Mi niñez transcurrió en la década del 50 y tengo memoria del país pujante y vital que teníamos, y de las libertades que gozábamos, a pesar del golpe de Estado de 1952, de ciertos niveles de corrupción política y administrativa —insignificantes si los comparamos con los existentes en la actualidad— y de los desmanes y ejecuciones extrajudiciales cometidos por la fuerza pública durante la etapa de la guerra civil (que, aunque condenables, son apenas una vigésima parte de los que le atribuyó la revolución triunfante). Con esto no pretendo aligerar a Fulgencio Batista de las responsabilidades que él y su gobierno tienen ante la historia, tan sólo ponerlas en su justa perspectiva. El gobierno de Batista no puede calificarse propiamente de tiranía (como suele repetirse en la prensa y los textos de historia que circulan en Cuba), ni siquiera de dictadura en el sentido en que lo fueron otros regímenes de esa estirpe en Latinoamérica. De haber sido una tiranía, la supervivencia de Castro habría sido impensable: las tiranías se comportan de otra manera. Además, Batista no tenía ningún plan de perpetuarse en el poder. Cuando renunció a la presidencia, en la madrugada del 1 de enero, adelantaba su salida de palacio por unas pocas semanas: las que mediaban entre esa fecha y el 24 de febrero en que le hubiera entregado el gobierno a Andrés Rivero Agüero y, casi seguramente, se habría marchado del país, como había hecho, en circunstancias menos dramáticas, en 1944. Comparar el gobierno de Batista con el castrismo es lo mismo que comparar un resfriado con un cáncer: el primero, que coincidió, además, con una época de altísima prosperidad en nuestra vida nacional, era un mal transitorio; en tanto el segundo ha conseguido arruinar el país y envilecer al pueblo hasta niveles que habrían sido inimaginables aquel primer día de 1959.

"Comparar el gobierno de Batista con el castrismo es lo mismo que comparar un resfriado con un cáncer"
*-*-*
*ACTIVIDAD A*: Traduce al inglés la siguiente oración del texto sobre el gobierno de Batista: "Además, Batista no tenía ningún plan de perpetuarse en el poder."
*ACTIVIDAD B*: Prosigue el texto sobre el gobierno de Batista a partir de su última oración.

(Registros almacenados)
*-*-*
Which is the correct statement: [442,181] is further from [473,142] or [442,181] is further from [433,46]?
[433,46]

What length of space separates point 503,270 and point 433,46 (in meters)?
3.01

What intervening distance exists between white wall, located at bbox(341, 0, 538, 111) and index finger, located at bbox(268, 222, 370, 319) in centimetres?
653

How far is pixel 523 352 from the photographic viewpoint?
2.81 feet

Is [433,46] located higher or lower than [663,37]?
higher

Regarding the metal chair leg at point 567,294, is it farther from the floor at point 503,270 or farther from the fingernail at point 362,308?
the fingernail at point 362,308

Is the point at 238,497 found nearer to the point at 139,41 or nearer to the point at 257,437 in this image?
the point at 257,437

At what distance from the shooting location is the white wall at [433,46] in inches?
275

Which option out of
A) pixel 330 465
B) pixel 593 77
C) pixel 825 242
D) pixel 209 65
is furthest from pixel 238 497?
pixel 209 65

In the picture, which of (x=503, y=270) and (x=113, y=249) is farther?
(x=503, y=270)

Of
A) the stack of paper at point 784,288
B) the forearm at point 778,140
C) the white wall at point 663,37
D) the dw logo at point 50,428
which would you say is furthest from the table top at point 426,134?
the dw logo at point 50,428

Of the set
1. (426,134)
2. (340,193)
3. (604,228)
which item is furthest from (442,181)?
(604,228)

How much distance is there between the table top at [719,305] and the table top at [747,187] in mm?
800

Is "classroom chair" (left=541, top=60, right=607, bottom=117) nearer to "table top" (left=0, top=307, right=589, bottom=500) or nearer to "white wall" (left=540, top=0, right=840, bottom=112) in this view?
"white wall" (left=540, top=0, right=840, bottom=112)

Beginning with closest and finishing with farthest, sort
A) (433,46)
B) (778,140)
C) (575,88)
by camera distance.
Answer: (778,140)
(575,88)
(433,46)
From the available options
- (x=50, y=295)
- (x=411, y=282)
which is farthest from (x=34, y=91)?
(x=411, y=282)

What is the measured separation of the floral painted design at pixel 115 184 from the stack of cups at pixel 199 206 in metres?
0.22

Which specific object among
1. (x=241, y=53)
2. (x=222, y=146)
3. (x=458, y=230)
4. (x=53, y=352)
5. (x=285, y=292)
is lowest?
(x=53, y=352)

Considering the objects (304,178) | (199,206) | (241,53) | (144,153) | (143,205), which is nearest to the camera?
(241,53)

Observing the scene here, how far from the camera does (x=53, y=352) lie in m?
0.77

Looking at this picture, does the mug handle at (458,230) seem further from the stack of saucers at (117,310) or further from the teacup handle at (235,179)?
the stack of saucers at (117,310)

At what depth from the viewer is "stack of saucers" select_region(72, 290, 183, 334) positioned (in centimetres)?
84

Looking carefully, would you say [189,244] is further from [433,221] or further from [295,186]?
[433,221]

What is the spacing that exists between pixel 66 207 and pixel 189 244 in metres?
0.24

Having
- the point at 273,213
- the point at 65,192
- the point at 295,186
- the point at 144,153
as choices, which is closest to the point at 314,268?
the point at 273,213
*-*-*
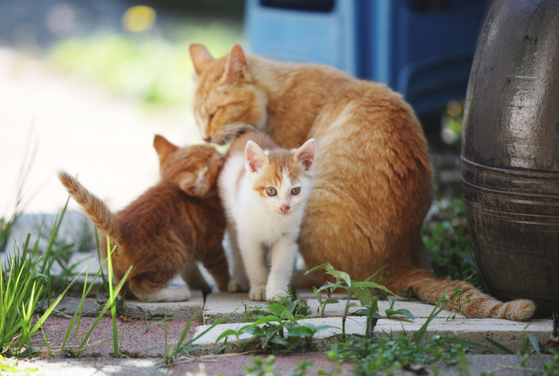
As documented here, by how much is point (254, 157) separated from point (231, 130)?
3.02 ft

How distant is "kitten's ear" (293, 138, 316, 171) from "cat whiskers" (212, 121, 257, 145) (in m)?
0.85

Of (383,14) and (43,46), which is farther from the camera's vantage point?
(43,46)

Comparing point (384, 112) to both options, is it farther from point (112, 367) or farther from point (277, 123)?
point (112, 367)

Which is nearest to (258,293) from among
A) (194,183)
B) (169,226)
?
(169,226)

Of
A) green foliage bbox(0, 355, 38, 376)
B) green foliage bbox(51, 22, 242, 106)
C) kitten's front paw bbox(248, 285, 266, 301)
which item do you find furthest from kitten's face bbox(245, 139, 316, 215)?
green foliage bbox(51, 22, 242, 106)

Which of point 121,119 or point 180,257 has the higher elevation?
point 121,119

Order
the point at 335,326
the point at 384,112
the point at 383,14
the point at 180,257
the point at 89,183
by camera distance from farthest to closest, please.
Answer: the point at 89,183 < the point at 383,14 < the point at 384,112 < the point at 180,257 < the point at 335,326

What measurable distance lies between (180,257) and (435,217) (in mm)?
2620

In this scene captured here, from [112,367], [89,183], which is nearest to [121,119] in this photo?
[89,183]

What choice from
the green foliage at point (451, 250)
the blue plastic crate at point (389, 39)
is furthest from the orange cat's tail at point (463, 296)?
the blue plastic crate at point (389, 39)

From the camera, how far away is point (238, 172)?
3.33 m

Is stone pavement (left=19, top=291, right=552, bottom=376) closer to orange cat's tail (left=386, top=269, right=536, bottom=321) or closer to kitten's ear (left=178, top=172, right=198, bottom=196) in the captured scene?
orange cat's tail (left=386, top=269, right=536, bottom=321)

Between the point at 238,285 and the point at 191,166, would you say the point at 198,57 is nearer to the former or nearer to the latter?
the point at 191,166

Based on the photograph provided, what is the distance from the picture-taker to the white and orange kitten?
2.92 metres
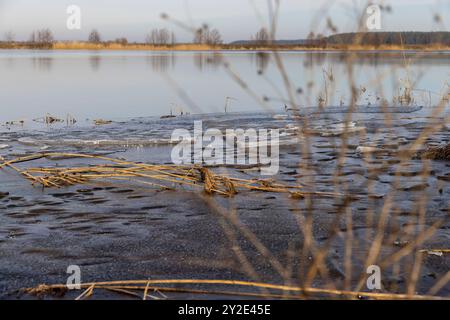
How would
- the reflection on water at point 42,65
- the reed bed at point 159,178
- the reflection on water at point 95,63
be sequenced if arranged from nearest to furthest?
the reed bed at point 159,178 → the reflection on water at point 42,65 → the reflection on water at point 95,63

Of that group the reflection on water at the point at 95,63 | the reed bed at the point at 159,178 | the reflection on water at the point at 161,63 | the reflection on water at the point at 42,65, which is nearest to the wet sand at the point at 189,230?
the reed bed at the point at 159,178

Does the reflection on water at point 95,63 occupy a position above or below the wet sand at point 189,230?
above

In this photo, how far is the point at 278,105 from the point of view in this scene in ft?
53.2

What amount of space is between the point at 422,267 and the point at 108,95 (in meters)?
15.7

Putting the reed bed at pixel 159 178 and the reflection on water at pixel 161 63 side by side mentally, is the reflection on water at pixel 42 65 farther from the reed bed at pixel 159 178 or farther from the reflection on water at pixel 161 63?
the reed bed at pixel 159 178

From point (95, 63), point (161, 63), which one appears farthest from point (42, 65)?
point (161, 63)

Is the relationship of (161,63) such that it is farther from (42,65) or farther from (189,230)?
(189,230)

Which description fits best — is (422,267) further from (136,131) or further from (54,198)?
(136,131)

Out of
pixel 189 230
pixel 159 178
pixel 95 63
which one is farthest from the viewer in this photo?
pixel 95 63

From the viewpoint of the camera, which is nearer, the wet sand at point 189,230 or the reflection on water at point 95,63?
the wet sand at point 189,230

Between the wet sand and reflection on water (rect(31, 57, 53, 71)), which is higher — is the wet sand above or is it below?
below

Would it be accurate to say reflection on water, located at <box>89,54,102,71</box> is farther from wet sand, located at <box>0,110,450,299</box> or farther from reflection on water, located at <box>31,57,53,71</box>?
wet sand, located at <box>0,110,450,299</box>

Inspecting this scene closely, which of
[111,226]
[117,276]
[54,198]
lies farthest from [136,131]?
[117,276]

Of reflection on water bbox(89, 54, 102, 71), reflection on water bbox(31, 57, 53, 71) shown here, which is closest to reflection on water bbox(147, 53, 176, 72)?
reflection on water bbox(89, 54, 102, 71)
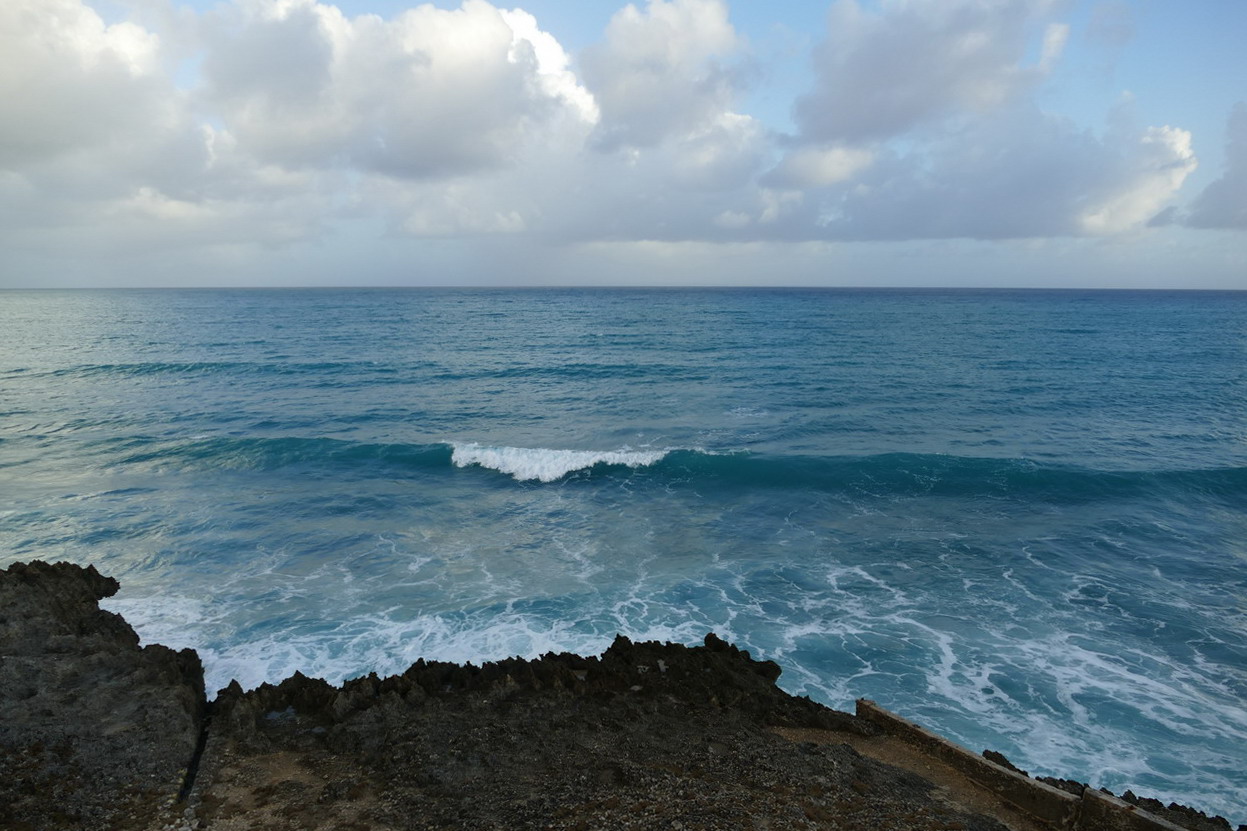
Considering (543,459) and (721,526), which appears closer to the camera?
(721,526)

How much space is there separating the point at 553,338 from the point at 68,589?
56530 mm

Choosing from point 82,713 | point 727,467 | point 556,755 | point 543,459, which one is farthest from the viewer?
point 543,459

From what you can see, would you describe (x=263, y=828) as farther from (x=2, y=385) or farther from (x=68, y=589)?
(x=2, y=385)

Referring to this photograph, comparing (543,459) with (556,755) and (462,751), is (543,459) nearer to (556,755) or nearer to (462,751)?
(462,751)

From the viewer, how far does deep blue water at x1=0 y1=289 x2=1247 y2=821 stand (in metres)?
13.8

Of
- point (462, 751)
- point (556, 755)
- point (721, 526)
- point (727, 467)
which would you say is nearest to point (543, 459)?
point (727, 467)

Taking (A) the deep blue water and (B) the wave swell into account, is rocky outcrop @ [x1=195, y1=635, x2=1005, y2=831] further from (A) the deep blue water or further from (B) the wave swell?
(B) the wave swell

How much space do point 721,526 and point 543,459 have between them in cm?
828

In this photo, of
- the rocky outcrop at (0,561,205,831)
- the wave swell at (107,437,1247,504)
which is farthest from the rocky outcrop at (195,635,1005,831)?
*-*-*
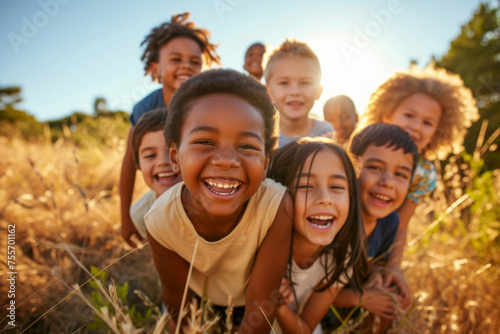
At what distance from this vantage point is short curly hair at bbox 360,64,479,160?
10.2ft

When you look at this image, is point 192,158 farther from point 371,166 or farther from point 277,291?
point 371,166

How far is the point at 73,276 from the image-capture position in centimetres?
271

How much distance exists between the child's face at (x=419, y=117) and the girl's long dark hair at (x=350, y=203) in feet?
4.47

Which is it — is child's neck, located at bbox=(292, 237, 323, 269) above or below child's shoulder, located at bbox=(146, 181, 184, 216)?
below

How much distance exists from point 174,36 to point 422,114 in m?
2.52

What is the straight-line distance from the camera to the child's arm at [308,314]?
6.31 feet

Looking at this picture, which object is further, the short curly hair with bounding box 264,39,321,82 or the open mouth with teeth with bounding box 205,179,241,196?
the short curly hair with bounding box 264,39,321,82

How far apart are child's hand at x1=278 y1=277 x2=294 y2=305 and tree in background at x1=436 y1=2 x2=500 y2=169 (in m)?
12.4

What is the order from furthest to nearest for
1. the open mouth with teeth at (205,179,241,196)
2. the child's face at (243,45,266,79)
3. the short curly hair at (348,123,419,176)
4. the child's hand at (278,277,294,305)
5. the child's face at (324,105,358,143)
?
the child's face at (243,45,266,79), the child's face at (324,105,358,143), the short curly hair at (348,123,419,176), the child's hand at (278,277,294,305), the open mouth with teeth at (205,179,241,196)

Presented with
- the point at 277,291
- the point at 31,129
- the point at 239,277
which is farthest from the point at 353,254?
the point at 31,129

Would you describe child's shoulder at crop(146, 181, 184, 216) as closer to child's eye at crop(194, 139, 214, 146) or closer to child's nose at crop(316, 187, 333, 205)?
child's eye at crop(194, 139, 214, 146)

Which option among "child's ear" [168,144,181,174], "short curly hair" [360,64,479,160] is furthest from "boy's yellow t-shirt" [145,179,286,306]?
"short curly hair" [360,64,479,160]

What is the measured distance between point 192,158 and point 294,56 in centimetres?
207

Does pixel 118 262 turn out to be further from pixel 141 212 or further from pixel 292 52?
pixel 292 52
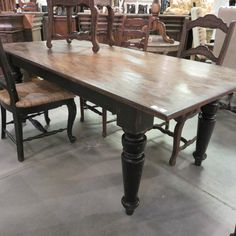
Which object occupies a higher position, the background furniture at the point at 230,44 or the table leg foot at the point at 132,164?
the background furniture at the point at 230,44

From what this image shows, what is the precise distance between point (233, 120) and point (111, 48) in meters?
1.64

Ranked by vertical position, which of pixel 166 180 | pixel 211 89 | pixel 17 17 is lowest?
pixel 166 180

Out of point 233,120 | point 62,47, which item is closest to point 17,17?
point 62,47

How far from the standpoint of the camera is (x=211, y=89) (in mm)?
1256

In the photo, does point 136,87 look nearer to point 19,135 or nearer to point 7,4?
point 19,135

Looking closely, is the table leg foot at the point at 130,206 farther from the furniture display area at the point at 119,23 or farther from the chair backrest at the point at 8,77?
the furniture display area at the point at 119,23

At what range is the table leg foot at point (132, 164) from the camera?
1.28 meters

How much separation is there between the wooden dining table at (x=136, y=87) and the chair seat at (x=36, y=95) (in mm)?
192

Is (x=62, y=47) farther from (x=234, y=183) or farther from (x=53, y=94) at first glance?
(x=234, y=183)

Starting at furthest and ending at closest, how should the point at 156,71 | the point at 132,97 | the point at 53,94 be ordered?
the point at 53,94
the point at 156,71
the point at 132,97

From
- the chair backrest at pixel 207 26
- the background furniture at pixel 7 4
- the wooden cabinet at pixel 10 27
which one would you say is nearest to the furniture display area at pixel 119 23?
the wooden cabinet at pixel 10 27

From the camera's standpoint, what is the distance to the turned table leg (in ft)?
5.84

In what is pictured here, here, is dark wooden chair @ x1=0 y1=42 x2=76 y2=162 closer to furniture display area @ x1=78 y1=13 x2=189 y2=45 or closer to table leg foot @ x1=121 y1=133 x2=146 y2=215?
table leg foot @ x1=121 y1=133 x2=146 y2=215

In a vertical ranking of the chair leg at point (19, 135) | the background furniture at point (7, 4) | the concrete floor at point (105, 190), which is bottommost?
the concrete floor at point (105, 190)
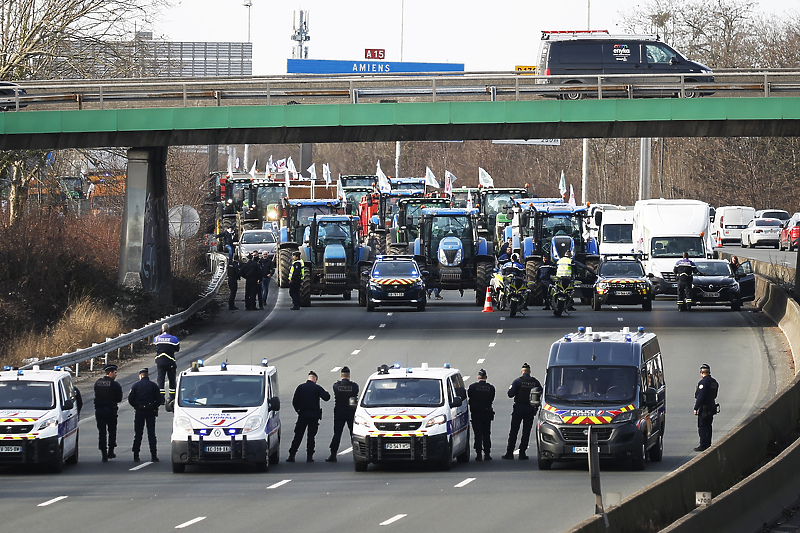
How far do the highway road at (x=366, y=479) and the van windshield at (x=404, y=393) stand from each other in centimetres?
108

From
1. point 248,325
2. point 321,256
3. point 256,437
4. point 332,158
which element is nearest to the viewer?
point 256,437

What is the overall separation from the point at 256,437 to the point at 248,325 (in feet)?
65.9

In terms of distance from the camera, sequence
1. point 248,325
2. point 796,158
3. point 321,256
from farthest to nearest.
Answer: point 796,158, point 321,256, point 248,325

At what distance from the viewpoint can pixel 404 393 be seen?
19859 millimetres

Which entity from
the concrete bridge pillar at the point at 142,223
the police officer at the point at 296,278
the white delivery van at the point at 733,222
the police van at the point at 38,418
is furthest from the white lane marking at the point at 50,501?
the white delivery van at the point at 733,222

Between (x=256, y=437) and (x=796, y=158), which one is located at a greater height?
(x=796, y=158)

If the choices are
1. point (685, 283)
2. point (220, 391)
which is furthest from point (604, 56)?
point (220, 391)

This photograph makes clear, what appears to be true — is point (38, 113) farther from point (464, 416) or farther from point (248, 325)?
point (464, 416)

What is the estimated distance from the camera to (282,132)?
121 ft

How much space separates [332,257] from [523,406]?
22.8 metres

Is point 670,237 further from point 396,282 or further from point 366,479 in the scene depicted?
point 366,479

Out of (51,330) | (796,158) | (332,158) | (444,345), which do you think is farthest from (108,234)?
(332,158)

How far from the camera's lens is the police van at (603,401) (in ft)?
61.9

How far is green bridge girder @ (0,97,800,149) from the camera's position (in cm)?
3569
*-*-*
*RESPUESTA ESCRITA A*: Moreover, Batista had no plan to perpetuate himself in power.

*RESPUESTA ESCRITA B*:
No tengo ninguna duda de que nuestra experiencia democrática —que se extiende desde el 20 de mayo de 1902 hasta el 1 de enero de 1959, cuando los poderes públicos se desmoronaron para que Cuba ingresara en el despotismo— fue, pese a todos los defectos que puedan apuntársele, un orden infinitamente superior y más civilizado que lo que vino después: un país que progresaba, no obstante ciertos niveles de corrupción y algunos períodos de autoritarismo gubernamental que nunca lograron ni se propusieron, estos últimos, suprimir las libertades fundamentales (como lo prueba la prensa de la época). Todos los logros importantes de nuestra vida nacional, incluida la salud y la educación pública gratuitas, son fruto de ese tiempo (aunque algunos se extendieran cuantitativamente luego).

Si un defecto grave tuvo la república que antecedió al castrismo fue el de la frivolidad de sus intelectuales y políticos que contribuyeron, con sus críticas desmedidas, a socavar las instituciones democráticas, en tanto invocaban, a la ligera, la Revolución (como un expediente de violencia que advendría para resolver todos los problemas y curar todos los males, sin comprender que soluciones y curaciones se iban logrando por el lento y firme camino de la evolución). En los 25 años que preceden a la llegada de Castro al poder (de 1933 a 1958), el pueblo cubano vivió ingenuamente en expectativa de revolución, al punto que todos los movimientos políticos de importancia y todos sus agentes (tanto desde el gobierno como desde la oposición) se proclamaban revolucionarios; sin advertir que esa actitud agredía los soportes mismos sobre los que descansaba una democracia que en verdad necesitaba perfeccionarse, pero que no precisaba ser demolida.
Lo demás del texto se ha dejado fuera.